- **Selection**
NTGR 2014.10.23 - 8K


          
UNITED STATES
SECURITIES AND EXCHANGE COMMISSION
Washington, D.C. 20549  
 
 
 
 
 
 FORM 8-K
 
 CURRENT REPORT
Pursuant to Section 13 or 15(d) of
the Securities Exchange Act of 1934
 
 
 
 
 
Date of Report (Date of earliest event reported):
October 23, 2014
 
 NETGEAR, INC.
(Exact name of Registrant as specified in its charter)  
 
 
 
 
 
 
Delaware
 
000-50350
 
77-0419172
(State or other jurisdiction
of incorporation)
 
(Commission
File Number)
 
(I.R.S. Employer
Identification Number)
 
 
 
 
 
350 East Plumeria Drive
San Jose, CA 95134
(Address, including zip code, of principal executive offices)
 
 
 
 
 
(408) 907-8000
(Registrant's telephone number, including area code)  
 
 
 
 
 

 
Check the appropriate box below if the Form 8-K filing is intended to simultaneously satisfy the filing obligation of the registrant under any of the following provisions (see General Instruction A.2. below):
 
o
Written communications pursuant to Rule 425 under the Securities Act (17 CFR 230.425)

- **Tasks to complete**
• 1. Repeat the NETGEAR Form 8-K from "(408) 907-8000" up to and including "(17 CFR 230.425)".
• 2. In the NETGEAR Form 8-K, what is the registrant's telephone number?
• 3. Resume the NETGEAR Form 8-K after its last line.

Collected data
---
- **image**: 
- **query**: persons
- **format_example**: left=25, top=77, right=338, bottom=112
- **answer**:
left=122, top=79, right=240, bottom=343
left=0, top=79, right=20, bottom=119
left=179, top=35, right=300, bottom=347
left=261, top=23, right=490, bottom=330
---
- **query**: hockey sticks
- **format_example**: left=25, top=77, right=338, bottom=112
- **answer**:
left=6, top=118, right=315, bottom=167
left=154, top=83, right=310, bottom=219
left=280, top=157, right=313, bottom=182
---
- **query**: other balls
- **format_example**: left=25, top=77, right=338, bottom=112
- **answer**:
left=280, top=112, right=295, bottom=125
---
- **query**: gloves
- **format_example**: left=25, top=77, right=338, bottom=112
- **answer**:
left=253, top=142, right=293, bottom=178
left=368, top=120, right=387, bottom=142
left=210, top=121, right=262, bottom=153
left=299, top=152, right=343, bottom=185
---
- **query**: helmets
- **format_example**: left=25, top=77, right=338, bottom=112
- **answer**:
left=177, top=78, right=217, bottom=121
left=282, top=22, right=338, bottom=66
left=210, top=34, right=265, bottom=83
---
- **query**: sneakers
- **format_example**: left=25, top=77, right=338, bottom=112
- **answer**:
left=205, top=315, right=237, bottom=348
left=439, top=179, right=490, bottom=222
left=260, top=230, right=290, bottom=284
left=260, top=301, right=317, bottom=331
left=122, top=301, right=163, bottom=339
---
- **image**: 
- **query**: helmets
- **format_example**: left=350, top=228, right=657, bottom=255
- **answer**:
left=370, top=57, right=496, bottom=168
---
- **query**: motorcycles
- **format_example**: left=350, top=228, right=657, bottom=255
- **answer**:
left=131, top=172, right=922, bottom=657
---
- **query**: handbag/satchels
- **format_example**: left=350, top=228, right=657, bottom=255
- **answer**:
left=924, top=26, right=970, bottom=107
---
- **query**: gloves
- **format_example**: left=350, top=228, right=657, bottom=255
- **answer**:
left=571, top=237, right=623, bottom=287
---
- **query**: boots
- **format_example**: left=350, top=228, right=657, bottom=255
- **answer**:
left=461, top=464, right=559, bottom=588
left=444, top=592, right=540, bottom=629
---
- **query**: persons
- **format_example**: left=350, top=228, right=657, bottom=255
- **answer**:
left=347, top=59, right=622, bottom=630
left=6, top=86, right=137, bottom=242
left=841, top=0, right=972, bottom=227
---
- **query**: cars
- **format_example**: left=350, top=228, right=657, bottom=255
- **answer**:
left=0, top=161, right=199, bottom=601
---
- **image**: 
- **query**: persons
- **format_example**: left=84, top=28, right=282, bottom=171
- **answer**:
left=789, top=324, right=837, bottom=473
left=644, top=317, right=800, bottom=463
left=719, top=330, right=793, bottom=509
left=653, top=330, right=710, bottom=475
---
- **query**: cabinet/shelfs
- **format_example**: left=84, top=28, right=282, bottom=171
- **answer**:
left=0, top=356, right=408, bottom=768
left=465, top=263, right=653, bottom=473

- **In response**
• 1.
(408) 907-8000
(Registrant's telephone number, including area code)  
 
 
 
 
 

 
Check the appropriate box below if the Form 8-K filing is intended to simultaneously satisfy the filing obligation of the registrant under any of the following provisions (see General Instruction A.2. below):
 
o
Written communications pursuant to Rule 425 under the Securities Act (17 CFR 230.425)

• 2. (408) 907-8000

• 3.
o
Soliciting material pursuant to Rule 14a-12 under the Exchange Act (17 CFR 240.14a-12)
 
o
Pre-commencement communications pursuant to Rule 14d-2(b) under the Exchange Act (17 CFR 240.14d-2(b))
 
o
Pre-commencement communications pursuant to Rule 13e-4(c) under the Exchange Act (17 CFR 240.13e-4(c))






Item 2.02    Results of Operations and Financial Condition.

On October 23, 2014, NETGEAR, Inc. (the “Company”) issued a press release announcing its financial results for its third fiscal quarter ended September 28, 2014, the text of which is furnished herewith as Exhibit 99.1.

The information furnished pursuant to this Item 2.02 and the exhibit to this Current Report are being furnished and shall not be deemed “filed” for purposes of Section 18 of the Securities Exchange Act of 1934, as amended (the “Exchange Act”) or otherwise subject to the liabilities of that Section. The information furnished pursuant to this Item 2.02 and the exhibit to this Current Report shall not be incorporated by reference in any filing under the Securities Act of 1933, as amended or the Exchange Act, except as shall be expressly set forth by specific reference in such a filing.

Item 8.01    Other Events.

On October 23, 2014, in the same press release attached as Exhibit 99.1, the Company announced that its board of directors authorized a program to repurchase up to 3,000,000 shares of the Company’s common stock.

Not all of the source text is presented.